Does this not make sense?
2) Who 'controls' the content? There's been talk of a need for some kind of governing body;
"Minimum Threshold Meritocracy"
has been suggested; Isaac would insist
it's a Fascist Dictatorship - I kid, I kid; a contributor needs some kind of official status...
A) Who is providing the 'venue'? Without this avenue of expression, this entire "discussion" would not take place. Okay, maybe you're the "star" player on the team; it's still the geek in right field who can "take the ball and go home" that 'controls' the outcome of the game - no ball, no game. Let's be real about "what is", and not overly fret over what we think should be...
Sure, a few of us are putting in some serious time, thought, and effort with this thing and each of us feels - rightly so - that their feelings matter; and I've not ever gotten the impression from Barry that this is not the case, with me, or anyone else.
Everyone is a potential contributor
is part of the wiki's mission, yes? Then everyone's
contribution, no matter how large or how small, must
hold the same "status" as everyone else's. That's what makes it a "community" (Entymoligically speaking, the root is the same as communist, which makes many - including our hero - uneasy. That root is only possible when and where everyone
agrees it must be so). It's tough to think about it in those terms, especially if your one who's really pouring your efforts into it. But, it you agree that it's for everyone, then no one
should be elevated to any 'status' - with the exception of that geek in right field, who can take the ball and go home... The sissy op, or whatever he calls himself.
3) How is info presented? The "naming convention" debate...
A) Since there are really two distinctly different entities that will use this data - a computational one, and a non-computational one - it seems prudent (IMO) to work within the one that cannot adjust; uhm, that's the wiki. The computer is going to work the way it works; yes, we can "tell it" to work a certain way - and we are/do/will/ continue, but the presentation should not convalute the non-adjustable function.
Personally, it think the Firstname Lastname paradigm sucks...
I could not agree more! And, I feel this is where Barry needs to adjust his thinking - ever so slightly.

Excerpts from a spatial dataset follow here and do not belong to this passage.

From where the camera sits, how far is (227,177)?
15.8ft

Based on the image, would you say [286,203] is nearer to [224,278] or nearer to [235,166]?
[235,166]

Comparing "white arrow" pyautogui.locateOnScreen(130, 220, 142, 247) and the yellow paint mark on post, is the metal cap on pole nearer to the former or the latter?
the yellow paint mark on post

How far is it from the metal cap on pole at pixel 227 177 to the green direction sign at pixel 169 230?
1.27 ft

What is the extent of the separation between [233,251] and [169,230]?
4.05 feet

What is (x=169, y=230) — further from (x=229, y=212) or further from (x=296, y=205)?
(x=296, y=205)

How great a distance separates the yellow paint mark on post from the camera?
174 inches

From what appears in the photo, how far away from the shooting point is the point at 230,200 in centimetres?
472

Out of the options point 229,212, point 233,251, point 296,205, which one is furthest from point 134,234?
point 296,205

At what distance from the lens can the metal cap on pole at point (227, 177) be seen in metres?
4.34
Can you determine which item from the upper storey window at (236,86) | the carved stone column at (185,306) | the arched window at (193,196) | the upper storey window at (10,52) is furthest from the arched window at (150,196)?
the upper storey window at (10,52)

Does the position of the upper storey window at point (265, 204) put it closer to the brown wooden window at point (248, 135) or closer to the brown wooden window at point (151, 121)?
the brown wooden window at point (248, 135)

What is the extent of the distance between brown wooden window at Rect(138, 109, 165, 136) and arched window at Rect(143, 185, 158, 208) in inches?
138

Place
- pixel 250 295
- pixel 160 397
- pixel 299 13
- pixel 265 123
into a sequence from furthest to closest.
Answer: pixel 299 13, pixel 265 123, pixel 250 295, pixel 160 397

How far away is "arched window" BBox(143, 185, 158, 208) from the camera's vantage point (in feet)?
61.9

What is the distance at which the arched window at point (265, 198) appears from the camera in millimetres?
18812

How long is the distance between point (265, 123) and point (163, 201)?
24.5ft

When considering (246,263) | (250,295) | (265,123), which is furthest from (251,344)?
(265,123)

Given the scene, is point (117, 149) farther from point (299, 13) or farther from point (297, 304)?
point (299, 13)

it is not linear...It is a web-application with a Go/Search button (something a paper book does not have) which gets you where you want to be instantly. You are treating it like a directory which it is NOT.
Even tho' Barry is correct here, he is only considering how the wiki works, not how we non-computational (NC) types work...
Since the machine ultimately only cares for the end point, and we NC's need a place to start (we'll get to the end, once we've used the wiki), then the idea of a "directory" is something that must
be included for the sake of everyone
- i.e. the NC's. Now the wiki "automatically" displays indexes alphabetically by first word. This is something that cannot change. But, do we NC's "think" along those lines? No. The wiki may not be "linear", Barry, but we NC's do think that way...
Should we not present names as we would read them (first name last name), as this is how we NC's will digest that data when resourcing - not starting (and how the wiki 'finds' it)? Should we not present the indexes - the starting point - manually, rather than automated, with the last name (remember, that's the one that'll get you into trouble) first?
I agree with Duncan and emdebe that I do not "start" with a first word, I start with a "keyword". I agree with Barry that "forcing" the wiki to "conform" to my linear thinking will convalute things and defeat it's purpose. But the wiki's non-linear "purpose" is not well served, if we "linear" NC's don't have a place to start... In my mind, the way to enter the data should be in accordance to the wiki's function, and the way to present the data as a starting point for reference is the way we NC's will best digest it.
If, after all the work that I'm personally doing on the Bandmembers (*was musicians, then it wasn't, but they still are - some of them anyway - so it still is) List, I am confronted with an automated TOC that re-orders everything into a manner that makes sense to the wiki and not to me, I'm going to say fuck that. I'm not everyone, but I'm someone, and so it matters, right?
*This little injection of personaility is only available to those that have dug this deep!